Project 1:Gendered and sexualized guanxi: the use of erotic capital in the workplace in urban China
Published in SSCI jOURNAL Asia Pacific Business Review. Click HERE:
Abstract:
This research discloses a gendered and sexualized dynamic in instrumental guanxi through an ethnographic study of white-collar workers in Shenzhen, an urban city just north of the border with Hong Kong. The notion of instrumental guanxi refers to a means of achieving tangible benefits in the workplace through purposively built enduring interpersonal relationships. This study is focused on female white-collar employees born after the onset of China's economic reform, and in particular women who work as marketing executives. The concept of erotic capital is incorporated into the theoretical framework of gendered and sexualized guanxi deployed in this thesis. The discussion of erotic capital in the following chapters is integrated into a resource theory of social exchange. The thesis answers the question concerning how women's guanxi strategy is different from men's. In doing so the thesis examines the male-centred standardized routine of guanxi in part through a detailed analysis of banquets and post-banquet activities that usually involve women as subordinate "erotic gifts". The discussion goes on to identify an additional four ideal-type characterizations of women as equal guanxi participants, navigating instrumental guanxi by deploying different strategies associated with each type. These types are "pseudo-brothers", "rational legal professionals", "the unreachable desired", and "unspoken rules followers". The thesis goes on to discuss the blurred boundaries that distinguish these five types of women's guanxi participation strategies by scrutinizing the power-interactive nature of erotic capital and how the endorsement of erotic capital in the workplace interacts with structural constraints that stem from gender norms and family expectations.

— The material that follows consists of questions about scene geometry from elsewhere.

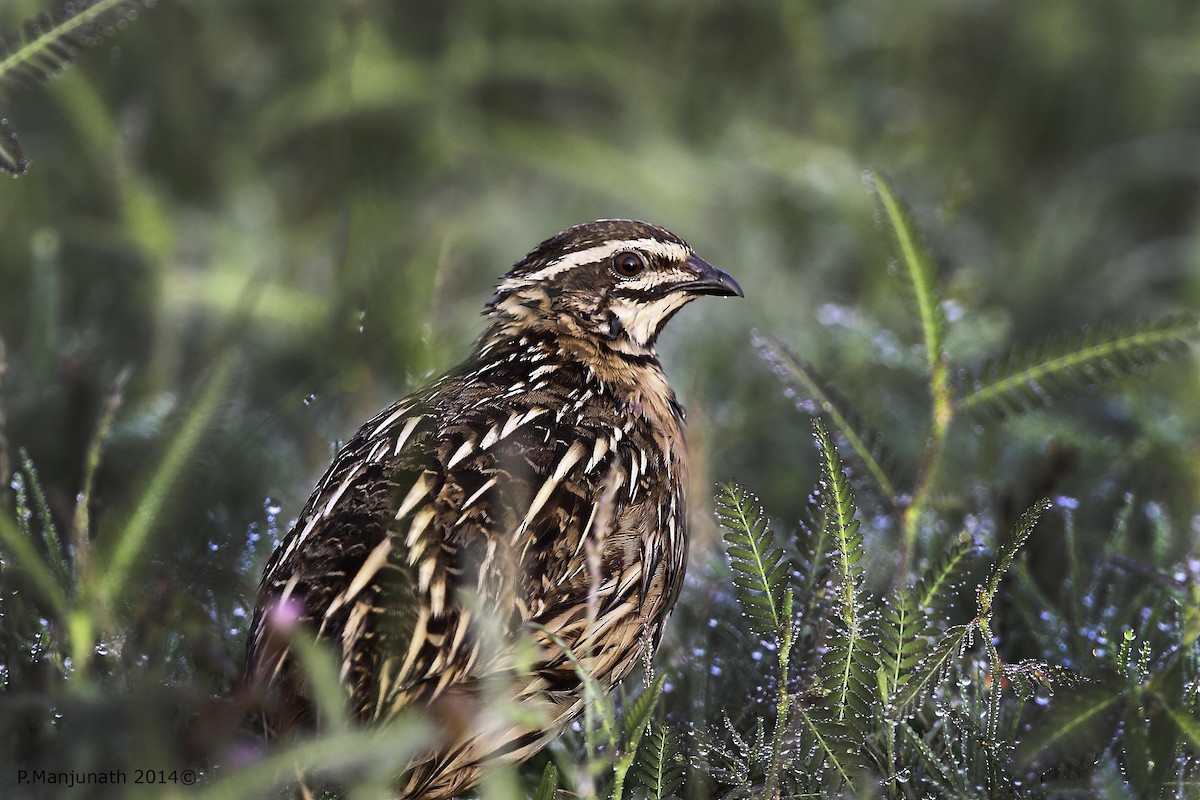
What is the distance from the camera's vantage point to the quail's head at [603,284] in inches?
154

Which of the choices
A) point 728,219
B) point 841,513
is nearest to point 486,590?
point 841,513

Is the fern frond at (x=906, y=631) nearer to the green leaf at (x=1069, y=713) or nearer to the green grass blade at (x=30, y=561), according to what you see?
the green leaf at (x=1069, y=713)

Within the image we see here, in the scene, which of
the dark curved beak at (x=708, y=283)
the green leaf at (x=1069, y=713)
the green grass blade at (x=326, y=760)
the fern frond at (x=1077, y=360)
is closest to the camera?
the green grass blade at (x=326, y=760)

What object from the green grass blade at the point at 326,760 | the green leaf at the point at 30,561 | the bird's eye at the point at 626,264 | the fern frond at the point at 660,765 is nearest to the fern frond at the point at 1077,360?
the bird's eye at the point at 626,264

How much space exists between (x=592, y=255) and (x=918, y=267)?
0.98 metres

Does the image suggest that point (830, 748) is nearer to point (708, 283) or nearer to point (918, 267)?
point (918, 267)

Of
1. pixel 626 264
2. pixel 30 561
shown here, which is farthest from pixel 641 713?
pixel 626 264

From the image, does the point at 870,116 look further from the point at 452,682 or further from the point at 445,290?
the point at 452,682

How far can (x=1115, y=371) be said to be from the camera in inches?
138

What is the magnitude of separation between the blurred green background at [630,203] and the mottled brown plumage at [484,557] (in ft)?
2.90

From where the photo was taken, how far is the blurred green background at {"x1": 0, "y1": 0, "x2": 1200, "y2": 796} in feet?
15.9

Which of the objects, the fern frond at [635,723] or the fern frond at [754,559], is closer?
the fern frond at [635,723]

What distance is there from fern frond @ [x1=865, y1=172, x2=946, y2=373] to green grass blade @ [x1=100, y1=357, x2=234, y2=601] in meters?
1.84

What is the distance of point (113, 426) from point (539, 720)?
276 centimetres
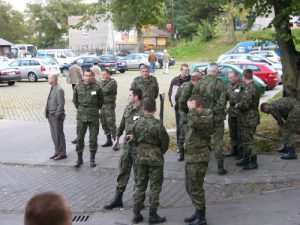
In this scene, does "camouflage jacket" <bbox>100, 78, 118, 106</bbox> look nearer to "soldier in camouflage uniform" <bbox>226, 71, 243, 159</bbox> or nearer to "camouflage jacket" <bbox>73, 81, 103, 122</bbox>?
"camouflage jacket" <bbox>73, 81, 103, 122</bbox>

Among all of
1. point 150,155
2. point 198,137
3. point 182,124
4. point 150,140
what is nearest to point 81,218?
point 150,155

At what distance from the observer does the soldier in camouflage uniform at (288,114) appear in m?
9.80

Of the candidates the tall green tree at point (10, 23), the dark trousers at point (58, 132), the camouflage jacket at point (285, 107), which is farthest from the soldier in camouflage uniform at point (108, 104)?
the tall green tree at point (10, 23)

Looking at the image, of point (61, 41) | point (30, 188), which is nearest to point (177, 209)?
point (30, 188)

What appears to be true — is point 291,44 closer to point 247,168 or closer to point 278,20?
point 278,20

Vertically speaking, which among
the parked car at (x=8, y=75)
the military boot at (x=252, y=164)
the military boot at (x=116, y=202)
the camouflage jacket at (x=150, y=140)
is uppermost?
the camouflage jacket at (x=150, y=140)

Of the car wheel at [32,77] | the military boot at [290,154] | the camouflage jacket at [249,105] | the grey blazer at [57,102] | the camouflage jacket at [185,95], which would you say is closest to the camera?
the camouflage jacket at [249,105]

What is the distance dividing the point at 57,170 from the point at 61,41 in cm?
7639

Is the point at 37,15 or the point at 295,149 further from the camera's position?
the point at 37,15

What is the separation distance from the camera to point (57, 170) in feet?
35.0

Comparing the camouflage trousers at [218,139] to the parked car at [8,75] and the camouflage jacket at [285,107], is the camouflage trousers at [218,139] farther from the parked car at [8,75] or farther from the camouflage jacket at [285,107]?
the parked car at [8,75]

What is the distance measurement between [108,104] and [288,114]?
14.4ft

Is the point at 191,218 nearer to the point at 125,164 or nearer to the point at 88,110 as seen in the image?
the point at 125,164

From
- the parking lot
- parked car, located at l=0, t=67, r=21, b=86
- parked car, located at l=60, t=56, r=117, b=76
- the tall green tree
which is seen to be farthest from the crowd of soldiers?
the tall green tree
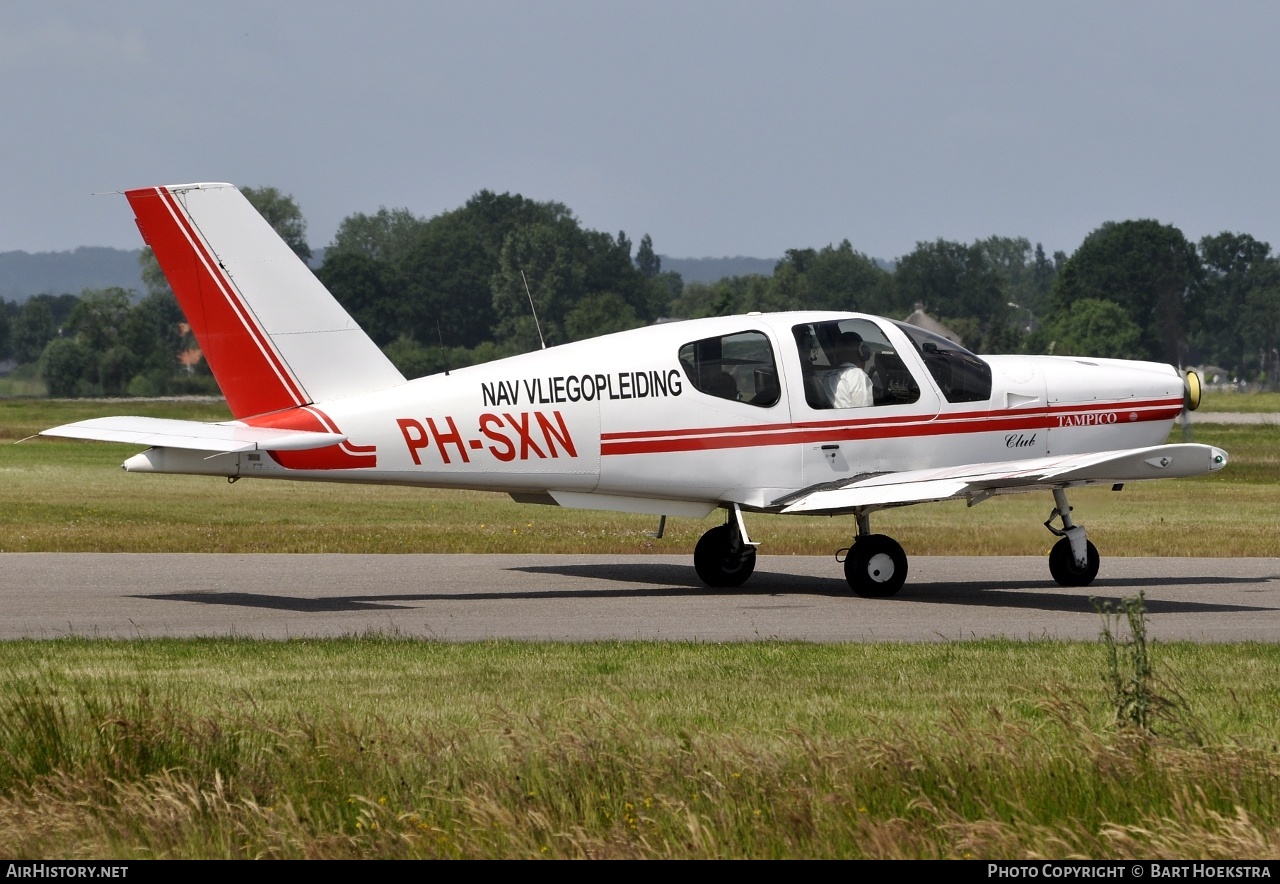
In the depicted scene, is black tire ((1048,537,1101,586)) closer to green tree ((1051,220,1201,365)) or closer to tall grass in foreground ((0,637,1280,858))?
tall grass in foreground ((0,637,1280,858))

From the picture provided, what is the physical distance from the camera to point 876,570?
50.7 feet

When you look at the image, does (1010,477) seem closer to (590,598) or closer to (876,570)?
(876,570)

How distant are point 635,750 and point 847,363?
8.82 meters

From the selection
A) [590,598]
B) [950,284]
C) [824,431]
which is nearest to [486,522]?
[590,598]

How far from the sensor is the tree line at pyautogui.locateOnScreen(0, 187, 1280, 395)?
106750 mm

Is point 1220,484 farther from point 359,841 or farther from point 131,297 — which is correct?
point 131,297

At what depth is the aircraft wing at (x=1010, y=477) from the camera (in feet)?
46.8

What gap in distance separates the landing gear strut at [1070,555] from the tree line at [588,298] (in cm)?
6081

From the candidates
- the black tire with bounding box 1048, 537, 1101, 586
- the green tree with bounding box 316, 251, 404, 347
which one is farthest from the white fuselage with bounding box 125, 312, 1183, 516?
the green tree with bounding box 316, 251, 404, 347

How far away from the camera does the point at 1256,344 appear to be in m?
157

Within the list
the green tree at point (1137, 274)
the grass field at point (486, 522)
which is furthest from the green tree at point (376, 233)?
the grass field at point (486, 522)

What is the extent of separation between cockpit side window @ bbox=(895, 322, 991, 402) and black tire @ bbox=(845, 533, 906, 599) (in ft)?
5.51
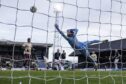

The Thesis won the Best Thesis Award 2016-2018 (M.Phil. category) of the Hong Kong Sociological Association (HKSA)
I made an audio presentation (8:16min) for the award ceremony.
I have also presented the work in more "standard" forms in different occasion, most thoroughly in the International Gender Studies Seminar Series, Hilary Term 2016-2017 at Lady Margret Hall, University of Oxford.
Project 2: Queering the Chinese Dream
Abstract: Based on my ethnography of Chinese female e-commerce entrepreneurs in 2017, this paper discusses how the crowd start-up and public innovation reform have recently provided a space for the booming of online gendered and queered commerce since 2015. I first introduce Internet-based companies and organizations that facilitate the social networking of LGBT people in China, such as the queer apps BlueD, LesDo, and Rela. Then, I argue that this economic atmosphere has provided a platform for LGBT people to achieve their “Chinese Dream” by establishing private companies. Lastly, I show the negotiations between queer identities and the party-state’s ideal “China Dream,” whose discourse knits individual accomplishments with the authoritarian China as a rising global superpower. The limited, but vibrant, freedom in the cyber, economic sphere and the party-state’s confrontations combine to urge entrepreneurs to reach beyond a pink economy by adopting a postidentity queer strategy in framing their business.
Paper presented in British Sociology Association (BSA) annual conference 2018 and in sensory ethnography form in Association for Asian Studies (AAS) annual conference 2019
Project 3:The quandary of being a liberal Mainlander in Hong Kong
Abstract: Based on in-depth interviews, the paper explores the quandary of being a liberal mainlander in Hong Kong where the pursuit of “democracy” is tightly interlocked with xenophobia against the Mainland Chinese, exemplified by the prevailing derogatory term “locust(蝗蟲)” and “people from the strong country”(強國人) referring to the Mainland Chinese in Hong Kong. The umbrella revolution and LGBTQ rights activities are usually understood under the framework of civic society against an authoritarian regime, which portraits Hong Kong government as the puppet of Beijing. Such a narrative fails to consider the nuances of the reasons and emotions that lead the mainland Chinese participate in Hong Kong “movements”. The paper wishes to understand the subjectivities of Mainland Chinese participants in Hong Kong civic activities: the reasons for them to participate in Hong Kong civic activities as well as their positioning, experiences and struggles in those activities.
I did an installation presentation (combining photography, live music and reading of an academic essay) in Hong Kong Textuality conference at University of Sheffield in January 2019.